Traveling by Car with Medical Marijuana
First, remember that you cannot be under the influence of medical marijuana while driving. This means you should wait several hours after a dose to operate a motor vehicle, regardless of its THC content. Second, keep your cannabis enclosed in the trunk or some other inaccessible place so any law enforcement officer who pulls you over for a traffic infraction will not immediately doubt your sobriety. Can You Get in Trouble for Driving While High on Marijuana?
In some states, like Florida, as long as you have legally purchased your medical marijuana from a licensed dispensary, you are permitted to medicate with low-THC in public places. Public places include cars, boats, and public transportation.
Traveling by Plane with Medical Marijuana
As far as commercial airlines are concerned, planes are under federal jurisdiction so flying with any form of marijuana, medical or not, remains illegal. This makes plane travel very tricky for patients who use medical marijuana. While it is generally understood that TSA agents at airports do not proactively search for drugs, either in suitcases that will be stowed or in carry-on bags, you should still remember that if they find a bag of marijuana they are required to call law enforcement.
Depending on which state an airport is in, you may be permitted to board with the medication or required to dispose of it before boarding. In a state with particularly strict regulations against drug possession, you may actually be arrested and/or have your medication confiscated.

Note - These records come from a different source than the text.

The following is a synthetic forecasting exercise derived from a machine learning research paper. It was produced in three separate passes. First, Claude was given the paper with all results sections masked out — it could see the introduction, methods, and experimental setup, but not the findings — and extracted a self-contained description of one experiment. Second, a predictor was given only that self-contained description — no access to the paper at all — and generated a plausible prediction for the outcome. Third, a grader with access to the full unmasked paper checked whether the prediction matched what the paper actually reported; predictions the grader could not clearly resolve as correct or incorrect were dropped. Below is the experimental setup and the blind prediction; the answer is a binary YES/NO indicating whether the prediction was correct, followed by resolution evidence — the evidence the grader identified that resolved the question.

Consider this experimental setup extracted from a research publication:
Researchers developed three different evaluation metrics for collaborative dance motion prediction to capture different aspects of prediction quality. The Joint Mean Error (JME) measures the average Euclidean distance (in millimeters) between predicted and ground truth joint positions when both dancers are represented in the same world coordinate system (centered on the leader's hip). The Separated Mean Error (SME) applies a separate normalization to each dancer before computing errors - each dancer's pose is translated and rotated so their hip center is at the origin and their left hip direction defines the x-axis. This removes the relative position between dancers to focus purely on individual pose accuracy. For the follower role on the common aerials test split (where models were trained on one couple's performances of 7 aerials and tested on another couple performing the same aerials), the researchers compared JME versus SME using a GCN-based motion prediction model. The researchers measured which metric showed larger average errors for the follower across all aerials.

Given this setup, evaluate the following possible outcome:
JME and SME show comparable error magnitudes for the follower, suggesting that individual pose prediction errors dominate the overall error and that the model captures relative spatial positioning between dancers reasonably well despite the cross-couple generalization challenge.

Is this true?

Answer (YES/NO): NO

International travel makes you even more vulnerable since some countries have truly Draconian laws relative to possession of marijuana. The takeaway here is it that it is never entirely safe to travel by air with medical marijuana. If you feel you must do so, you should research the laws in the pertinent states and airports and, especially if traveling internationally, consult with a criminal defense attorney well-schooled in this branch of the law.
Some Places to Avoid Medicating with Marijuana
As part of being careful about where you medicate with marijuana, you should leave 1500 feet between yourself and any school, daycare center, correctional institution, park or any place considered a Drug-Free Zone. You don’t want to make a mistake about this rule since if you have the misfortune to be brought to a federal court for any reason, your maximum sentence can then be doubled.
Ways to Be Safe
There are several ways to protect yourself if you are using medical cannabis away from home. You should make absolutely sure that you:
- Obtain a Patient Registry Card
- Don’t alter your Patient Registry Card in any way
- Carry the smallest amount of marijuana possible
- Make sure to store high-THC medical cannabis out of your reach in your car
- Research the laws in your state and in any states or countries you travel to
- Don’t lend you Patient Registry Card to anyone else for any reason
Also, make sure you do not travel with a marijuana plant, smoke marijuana or medicate with high-THC marijuana in public or on public transportation in any state you visit.

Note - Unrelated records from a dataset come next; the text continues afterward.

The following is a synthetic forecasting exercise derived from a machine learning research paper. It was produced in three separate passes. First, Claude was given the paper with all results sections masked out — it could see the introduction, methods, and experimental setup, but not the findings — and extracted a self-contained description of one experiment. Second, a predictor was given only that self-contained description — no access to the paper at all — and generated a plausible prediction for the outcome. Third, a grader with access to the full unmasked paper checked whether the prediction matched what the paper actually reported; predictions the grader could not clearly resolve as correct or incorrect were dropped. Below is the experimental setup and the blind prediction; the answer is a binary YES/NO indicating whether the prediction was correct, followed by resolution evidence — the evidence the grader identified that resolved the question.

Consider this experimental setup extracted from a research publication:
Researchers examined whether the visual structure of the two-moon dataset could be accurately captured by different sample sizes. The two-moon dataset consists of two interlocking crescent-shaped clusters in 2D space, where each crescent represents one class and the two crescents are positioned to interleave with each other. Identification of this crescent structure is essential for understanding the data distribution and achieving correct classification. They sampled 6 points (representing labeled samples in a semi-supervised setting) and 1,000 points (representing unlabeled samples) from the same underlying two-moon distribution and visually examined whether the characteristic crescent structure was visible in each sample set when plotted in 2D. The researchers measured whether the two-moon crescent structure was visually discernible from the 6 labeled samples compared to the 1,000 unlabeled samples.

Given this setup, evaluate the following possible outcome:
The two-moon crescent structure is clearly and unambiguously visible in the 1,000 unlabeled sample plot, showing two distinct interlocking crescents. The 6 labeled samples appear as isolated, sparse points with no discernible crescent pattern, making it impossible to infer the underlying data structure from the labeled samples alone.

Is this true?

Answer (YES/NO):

Don’t Put Your Medical Marijuana Recommendation in Jeopardy
If you give misleading or fraudulent information about your marijuana usage to the Department of Health, the department may suspend or revoke your registration or your doctor’s. Also, you should know that your doctor has the right to revoke your patient certification for cannabis for any reason, so keep the lines of communication open and comply with any rules stated by your physician.
Your Goal Should Be Your Own Health and Preserving the Health Rights of Others
If you are traveling with medical marijuana, be cautious and wise. Make sure to follow the regulation closely. You certainly don’t want to put your health and comfort at risk; nor do you want to jeopardize the rights of other patients to receive the help they need.